The failed city of Johannesburg is the visible tip of a much larger and more sinister iceberg: the veritable collapse of smaller municipalities dotting the road between Gauteng and the eastern parts of the Free State, whose collapse I recently witnessed firsthand.
It is not as though the budgets for restoration have not been itemised. No less an authority than the president himself provided some statistics: a year ago, Cyril Ramaphosa told the Sustainable Infrastructure Development Symposium South Africa (SIDSSA) that SA needs an additional R1.6 trillion in public sector infrastructure investment and a further R3.2 trillion from the private sector, within five years, to “achieve the country’s infrastructure goals”.
If CR “loves big numbers” as one National Treasury noted, this is an eye-watering amount.
Expanding debt costs
And the failed recent national budget, when eventually passed, will not provide anything approaching this amount. Too much is consumed by expanding debt costs (national debt stands at R5tn and rising each year) and paying public servant salaries.
The same public servants, at national and local level, who should be fixing the roads and maintaining the water supply.
Except at the local government level, especially in smaller ones like those in the Free State, grants allocated for infrastructure maintenance and upgrades are routinely underspent or simply misappropriated. In some cases, less than half of the municipal infrastructure grant is being spent as intended.
Avoiding potholes on cratered roads was one jeopardy of my recent road trip. Another was dodging aggressive and endless truck drivers barrelling on roads – large and small. And this relates to a larger, and even more economically threatening hazard: the collapse of freight rail services, forcing the trucks to carry the load once borne by Transnet.
Of course, all these “challenges” as Ramaphosa euphemistically describes them are highlighted in state speeches. In the case of Transnet, there is now an attempt of some seriousness to fix the problem. But it has mushroomed and metastised on the watch and under the eye of the same administration, which now promises to fix it.
Will the private sector pony up the R3.2 trillion needed to repair the gap?
Not according to Jannie Durand – chief executive of Remgro, the investment holding company, which houses an array of diverse enterprises in its portfolio and is the ninth largest publicly traded company listed on the JSE.

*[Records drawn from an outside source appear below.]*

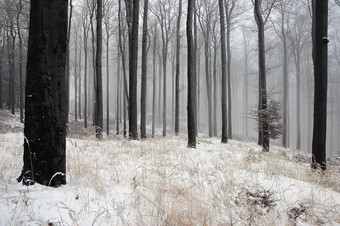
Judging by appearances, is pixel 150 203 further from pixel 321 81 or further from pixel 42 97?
pixel 321 81

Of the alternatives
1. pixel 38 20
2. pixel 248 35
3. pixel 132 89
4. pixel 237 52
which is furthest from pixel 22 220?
pixel 237 52

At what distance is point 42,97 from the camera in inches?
82.1

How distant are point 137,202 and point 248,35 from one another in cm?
2601

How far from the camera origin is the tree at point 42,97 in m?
2.08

He told the company’s capital markets day last month: “We prefer not to be in business with the government. Doing acquisitions in South Africa to achieve inorganic growth is difficult.”
Intense regulatory environment
In a joined-up government, where each of its silos was collaborating to meet national challenges, such as the collapsed infrastructure, there would be care and maintenance too for the needs of the private sector.
Not so in SA according to Durand. “The regulatory environment makes it very difficult, and getting deals passed by the Competition Commission is becoming increasingly challenging.”
And that’s just one example of many. Here’s a very basic idea beyond maintaining roads and rail. If you want the private sector to stump up investment, just make it easier and less painful for them to invest.
I flew back from Lanseria after my Free State adventure and landed in Cape Town. The 30km distance from the airport to home was across a variety of highways and smaller roads. Not a single pothole on any of them. Perhaps this is the normal condition of a functioning state or city. The pity for the country is that it is an exception.
Although it’s late, it’s still not too late for one city’s exception to become the national and local rule elsewhere. Perhaps our lords and masters could humble themselves and take note.